Hole #7  |  "Dustpan"
Another great architectural feature, perfected by master architect Seth Raynor at courses like Fox Chapel outside Pittsburgh, where the shape of the green and the green surrounds resemble a “dustpan.”  Here the front is open and the slope and rolls rise up off the green on the sides and back making the green highly receptive and keeping balls from rolling off the green. An aggressive tee shot must find the pinched down landing area, but a more modest drive out to the right of the three small bunkers will set up an ideal angle into the receptive green. Green side bunkering in conjunction with earthwork will create unique pin placements.
 
Hole #8  |  "Lion's Mouth"
Ample space creates strategic options off the tee. The large central bunker pushed aggressively into the front of the green forms the modified “Lion’s Mouth” concept and the resulting boomerang shape of the green helps develop numerous interesting front pin placements. This hole plays into and across the prevailing wind demanding thought on approach shots. Anything long may find the creek carved around the back of the green.  For a short par 4, this hole has it all!
 
Hole #9  |  "Short"
At +/- 3500 square feet this is the smallest green on the property and is modeled after the “Postage Stamp” at Troon in Scotland, considered by many to be one of the finest short holes in the world. Mounding on the left provides visual aesthetics and separation from the parking lot. Multiple teeing options allow for wide variety in the daily setup and, when combined with a prevailing cross wind, players will find this hole playing very differently day to day. Only 120 yards or so but let the shot selection and shot making fun begin.
 
Hole #10  |  "Mermaid"
A dramatic change of pace faces the player when making the turn as this is a long hole with the largest green on the course measuring approximately 11,000 square feet.

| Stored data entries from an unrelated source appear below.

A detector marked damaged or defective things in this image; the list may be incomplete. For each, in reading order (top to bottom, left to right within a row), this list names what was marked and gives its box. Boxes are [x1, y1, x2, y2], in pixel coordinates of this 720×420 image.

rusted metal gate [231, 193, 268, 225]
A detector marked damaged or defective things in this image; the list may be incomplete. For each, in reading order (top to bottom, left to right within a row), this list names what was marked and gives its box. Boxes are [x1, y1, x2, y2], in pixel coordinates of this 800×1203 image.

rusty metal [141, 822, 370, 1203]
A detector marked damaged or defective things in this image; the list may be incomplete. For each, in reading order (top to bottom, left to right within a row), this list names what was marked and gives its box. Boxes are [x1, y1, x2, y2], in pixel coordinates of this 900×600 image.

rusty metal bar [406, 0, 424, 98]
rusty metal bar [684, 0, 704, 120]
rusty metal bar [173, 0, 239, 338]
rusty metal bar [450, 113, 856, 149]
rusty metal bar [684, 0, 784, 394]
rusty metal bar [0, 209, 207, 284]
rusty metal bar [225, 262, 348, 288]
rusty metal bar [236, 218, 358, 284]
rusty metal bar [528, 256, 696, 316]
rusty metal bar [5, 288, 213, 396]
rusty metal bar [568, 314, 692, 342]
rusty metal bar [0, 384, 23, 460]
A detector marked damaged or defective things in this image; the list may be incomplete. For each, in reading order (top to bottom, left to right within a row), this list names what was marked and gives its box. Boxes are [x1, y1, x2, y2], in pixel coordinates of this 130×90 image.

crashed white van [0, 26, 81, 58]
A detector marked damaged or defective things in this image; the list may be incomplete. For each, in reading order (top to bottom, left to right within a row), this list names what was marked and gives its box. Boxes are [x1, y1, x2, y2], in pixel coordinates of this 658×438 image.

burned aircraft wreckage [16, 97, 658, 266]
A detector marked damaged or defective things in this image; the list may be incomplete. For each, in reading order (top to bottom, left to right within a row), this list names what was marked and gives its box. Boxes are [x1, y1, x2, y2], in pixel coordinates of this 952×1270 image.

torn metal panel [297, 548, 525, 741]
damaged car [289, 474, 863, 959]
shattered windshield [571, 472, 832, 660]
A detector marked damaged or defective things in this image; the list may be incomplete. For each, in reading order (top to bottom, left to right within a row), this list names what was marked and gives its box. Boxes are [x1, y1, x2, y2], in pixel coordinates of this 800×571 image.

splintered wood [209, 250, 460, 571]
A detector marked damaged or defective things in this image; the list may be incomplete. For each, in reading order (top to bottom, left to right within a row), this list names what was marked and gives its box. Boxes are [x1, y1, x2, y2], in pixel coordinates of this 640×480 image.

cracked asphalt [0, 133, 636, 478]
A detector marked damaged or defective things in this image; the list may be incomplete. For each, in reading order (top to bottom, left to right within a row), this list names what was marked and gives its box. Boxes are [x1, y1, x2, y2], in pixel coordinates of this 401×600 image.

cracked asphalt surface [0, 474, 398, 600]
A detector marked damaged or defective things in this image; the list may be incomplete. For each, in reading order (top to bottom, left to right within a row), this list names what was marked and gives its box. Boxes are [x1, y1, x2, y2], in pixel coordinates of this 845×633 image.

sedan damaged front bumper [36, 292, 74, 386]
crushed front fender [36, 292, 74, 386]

Wide open off the tee, the second shot requires navigating small pot bunkers and the waste area flanking the approach. Players will be hitting a long iron or hybrid onto an extremely large green and could face a putt of 75 feet or more adding excitement to the outcome. A full length view of the hole reveals the clever “mermaid” design.
 
Hole #11  |  "Dontay's Inferno"
In naming the various holes we also wanted to honor people who are deeply involved and committed to making this project a success. Don Taylor, our Director of Golf Course Maintenance, is one of these critical people and “Dontay’s Inferno” is meant to recognize his contribution. Multiple teeing options exist in the area behind Hole 10’s green complex and the forward tees can be played from multiple angles while keeping the same total distance thus presenting a different challenge based on pin location. The hole typically plays downwind and, combined with the large bunker in front, will require an accurate shot to hold the green. Mounding in the back will help keep shots on the green.
 
Hole #12  |  "Crooked"
The hole is crooked, the green is crooked, so we named it “Crooked.” This is the second of three forced carries for the back tee player. While the main landing area is fairly open, all players should consider the angle they want for the second shot into the heavily bunkered approach and green. The green is narrow but will contain several nooks for interesting and fun pin placements. A right to left prevailing cross wind should be taken into account even if it cannot be felt on the ground.